> _Texte fourni_:
Fin 2015, les ÖBB décident de racheter des wagons-lits et wagons-couchettes de Deutsche Bahn, qui, comme d’autres, abandonne ses lignes de nuit. Pourquoi cette décision?
Kurt Bauer: Nous gérions les lignes entre l’Allemagne et l’Autriche avec nos collègues allemands. Leur décision nous a donc placés devant un choix fondamental: «grow or go», l’expansion ou l’arrêt des lignes de nuit. Après de nombreuses analyses, nous avons décidé d’acheter les wagons, 42 wagons-lits et 15 wagons-couchettes, pour quelque 30 millions d’euros (32,8 millions de francs, ndlr). Cela n’a pas été simple de convaincre le conseil d’administration et les politiques, au moment où toutes les compagnies européennes abandonnaient ces lignes, mais nous avons réussi, en une année, à mettre sur pied le réseau Nightjet. Cette stratégie n’a toutefois pas été dictée par des réflexions climatiques.
Par quels arguments, alors?
Tout d’abord, le train de nuit a toujours eu une grande importance en Autriche. Nous avons des trains de nuit nationaux, commandés par le pouvoir fédéral. L’Autriche n’est certes pas un grand pays, mais il faut 8 à 9 heures pour en parcourir la longueur, de quelque 800 kilomètres. Le relief montagneux ne permet pas de grandes vitesses. Ensuite, j’étais et je suis convaincu qu’avec un produit de qualité, il y a un marché pour les trains de nuit.
Les ÖBB parlaient de «marché de niche» dans leurs précédents rapports annuels. C’est encore le cas?
Le Nightjet est un important élément de notre offre. Sur les 18 lignes de trains de nuit, et même 26 si l’on compte celles exploitées avec nos partenaires, 1,4 million de personnes ont voyagé en 2018, sur un total de 36 millions. Nous prévoyons une augmentation de 10% de la fréquentation des Nightjet pour 2019. Cet été, de nombreux trains étaient complets.
Et côté rentabilité?
Elle est acceptable. Mais les liaisons aériennes bon marché sont un obstacle. Notre plus grand concurrent reste toutefois, et il faut le dire honnêtement, le trafic individuel motorisé.
Avez-vous envisagé, en 2015-2016, de reprendre d’autres lignes de nuit, de la SNCF ou des CFF?
Non, car les wagons de nuit français étaient en mauvais état et les Suisses n’en avaient plus.
Que visent les ÖBB avec le renforcement de la coopération avec les CFF, annoncé il y a trois semaines?
Les CFF nous ont soutenus de façon décisive afin que nous puissions exploiter les lignes de nuit depuis Zurich vers Hambourg et Berlin, et ils le font toujours. Ils gèrent nos trains, les nettoient, vendent nos billets et nous font de la publicité. Des prestations que Deutsche Bahn nous facture au prix fort, en ne prenant aucun risque commercial, contrairement aux CFF. Avec le débat politique sur les trains de nuit, nous réfléchissons à des coopérations plus étroites encore sur le marché des trains de nuit. Les discussions sont en cours.

> _Consigne A_:
Dans l'entretien sur les trains de nuit, condensez sous forme de liste le paragraphe qui commence par « Le Nightjet est un important élément » en conservant ses faits principaux.
> _Consigne B_:
Relevez toutes les compagnies ferroviaires nommées dans l'entretien sur les trains de nuit.
> _Consigne C_:
Écrivez la suite de l'entretien sur les trains de nuit à partir de sa dernière phrase.

Lignes brutes
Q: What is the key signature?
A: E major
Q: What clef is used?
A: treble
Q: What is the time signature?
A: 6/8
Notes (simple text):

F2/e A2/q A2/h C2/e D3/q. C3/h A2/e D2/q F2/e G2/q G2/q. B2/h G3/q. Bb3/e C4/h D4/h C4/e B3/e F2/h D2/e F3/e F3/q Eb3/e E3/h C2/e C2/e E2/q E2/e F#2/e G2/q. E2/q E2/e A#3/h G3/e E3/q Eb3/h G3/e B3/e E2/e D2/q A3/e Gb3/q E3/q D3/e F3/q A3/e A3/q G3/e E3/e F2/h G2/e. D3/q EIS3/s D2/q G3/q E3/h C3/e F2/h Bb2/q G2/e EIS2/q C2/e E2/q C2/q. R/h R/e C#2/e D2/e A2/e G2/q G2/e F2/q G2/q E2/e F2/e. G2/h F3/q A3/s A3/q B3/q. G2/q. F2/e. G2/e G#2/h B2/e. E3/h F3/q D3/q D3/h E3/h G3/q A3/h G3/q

> _Réponse A_:
- Le Nightjet est un élément important de l'offre des ÖBB.
- Il compte 18 lignes de nuit, 26 avec celles des partenaires.
- 1,4 million de personnes y ont voyagé en 2018, sur 36 millions au total.
- Une hausse de 10 % de la fréquentation est prévue pour 2019.
- Cet été, de nombreux trains étaient complets.

> _Réponse B_:
- ÖBB
- Deutsche Bahn
- SNCF
- CFF

> _Réponse C_:
Coopérez-vous avec d’autres compagnies?
Les compagnies du Benelux et des pays scandinaves sont aussi très actives pour faire revivre le train de nuit. Nous discutons également avec elles, car les enjeux sont internationaux et non pas nationaux. Nous intensifions aussi notre lobbying auprès de l’Union européenne, qui fait trop peu pour éliminer les distorsions de concurrence dont bénéfice l’avion.
Quelles distorsions?
L’avion est indirectement subventionné puisque le kérosène n’est pas taxé et que les billets d’avion ne sont pas soumis à la TVA. Mais l’Allemagne a un projet de faire baisser cette dernière de 19% à 7% sur les billets de train, ce qui permettrait une réduction substantielle du prix du train. Les pouvoirs publics pourraient aussi faciliter les investissements dans le matériel roulant, qui sont très lourds et sont amortis sur 30 à 40 ans.
Précisément, vous avez commandé 13 nouveaux trains de nuit à Siemens pour plus de 200 millions d’euros. Quels changements apporteront-ils?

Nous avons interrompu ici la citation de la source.